To do
Produce an exact copy of the lines below, starting at the first and ending with the line containing "category: gazellethomsons".

Excerpted data

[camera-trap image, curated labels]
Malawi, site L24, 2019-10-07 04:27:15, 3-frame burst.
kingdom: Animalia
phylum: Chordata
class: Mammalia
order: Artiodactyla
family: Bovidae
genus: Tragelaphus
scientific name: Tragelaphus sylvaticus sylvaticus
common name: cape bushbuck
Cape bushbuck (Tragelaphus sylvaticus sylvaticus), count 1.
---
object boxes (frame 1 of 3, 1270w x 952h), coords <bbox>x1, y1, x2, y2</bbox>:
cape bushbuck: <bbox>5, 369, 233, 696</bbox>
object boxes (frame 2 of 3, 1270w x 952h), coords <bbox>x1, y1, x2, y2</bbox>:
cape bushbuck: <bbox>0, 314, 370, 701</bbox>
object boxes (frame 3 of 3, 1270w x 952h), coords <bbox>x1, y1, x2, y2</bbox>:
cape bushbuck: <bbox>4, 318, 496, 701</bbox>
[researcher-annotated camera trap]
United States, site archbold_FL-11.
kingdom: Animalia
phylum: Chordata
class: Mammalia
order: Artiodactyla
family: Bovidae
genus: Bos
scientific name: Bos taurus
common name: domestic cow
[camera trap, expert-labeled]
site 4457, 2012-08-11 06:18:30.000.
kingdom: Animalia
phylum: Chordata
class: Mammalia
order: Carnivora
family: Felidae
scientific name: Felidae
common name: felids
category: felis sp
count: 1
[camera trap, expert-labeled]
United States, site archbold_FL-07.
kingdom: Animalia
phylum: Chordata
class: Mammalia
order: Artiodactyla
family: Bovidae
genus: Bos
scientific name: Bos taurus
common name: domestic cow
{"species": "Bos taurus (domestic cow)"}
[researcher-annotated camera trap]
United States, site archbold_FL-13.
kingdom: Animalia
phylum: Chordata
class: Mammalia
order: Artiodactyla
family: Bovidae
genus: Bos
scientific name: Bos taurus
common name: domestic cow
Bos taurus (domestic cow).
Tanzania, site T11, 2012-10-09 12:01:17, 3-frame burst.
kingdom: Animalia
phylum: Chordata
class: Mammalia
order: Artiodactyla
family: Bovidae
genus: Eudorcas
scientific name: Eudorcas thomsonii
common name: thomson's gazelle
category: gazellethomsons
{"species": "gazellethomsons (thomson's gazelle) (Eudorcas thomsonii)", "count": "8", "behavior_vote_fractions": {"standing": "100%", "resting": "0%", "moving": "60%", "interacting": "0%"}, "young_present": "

Reply to the task
[camera-trap image, curated labels]
Malawi, site L24, 2019-10-07 04:27:15, 3-frame burst.
kingdom: Animalia
phylum: Chordata
class: Mammalia
order: Artiodactyla
family: Bovidae
genus: Tragelaphus
scientific name: Tragelaphus sylvaticus sylvaticus
common name: cape bushbuck
Cape bushbuck (Tragelaphus sylvaticus sylvaticus), count 1.
---
object boxes (frame 1 of 3, 1270w x 952h), coords <bbox>x1, y1, x2, y2</bbox>:
cape bushbuck: <bbox>5, 369, 233, 696</bbox>
object boxes (frame 2 of 3, 1270w x 952h), coords <bbox>x1, y1, x2, y2</bbox>:
cape bushbuck: <bbox>0, 314, 370, 701</bbox>
object boxes (frame 3 of 3, 1270w x 952h), coords <bbox>x1, y1, x2, y2</bbox>:
cape bushbuck: <bbox>4, 318, 496, 701</bbox>
[researcher-annotated camera trap]
United States, site archbold_FL-11.
kingdom: Animalia
phylum: Chordata
class: Mammalia
order: Artiodactyla
family: Bovidae
genus: Bos
scientific name: Bos taurus
common name: domestic cow
[camera trap, expert-labeled]
site 4457, 2012-08-11 06:18:30.000.
kingdom: Animalia
phylum: Chordata
class: Mammalia
order: Carnivora
family: Felidae
scientific name: Felidae
common name: felids
category: felis sp
count: 1
[camera trap, expert-labeled]
United States, site archbold_FL-07.
kingdom: Animalia
phylum: Chordata
class: Mammalia
order: Artiodactyla
family: Bovidae
genus: Bos
scientific name: Bos taurus
common name: domestic cow
{"species": "Bos taurus (domestic cow)"}
[researcher-annotated camera trap]
United States, site archbold_FL-13.
kingdom: Animalia
phylum: Chordata
class: Mammalia
order: Artiodactyla
family: Bovidae
genus: Bos
scientific name: Bos taurus
common name: domestic cow
Bos taurus (domestic cow).
Tanzania, site T11, 2012-10-09 12:01:17, 3-frame burst.
kingdom: Animalia
phylum: Chordata
class: Mammalia
order: Artiodactyla
family: Bovidae
genus: Eudorcas
scientific name: Eudorcas thomsonii
common name: thomson's gazelle
category: gazellethomsons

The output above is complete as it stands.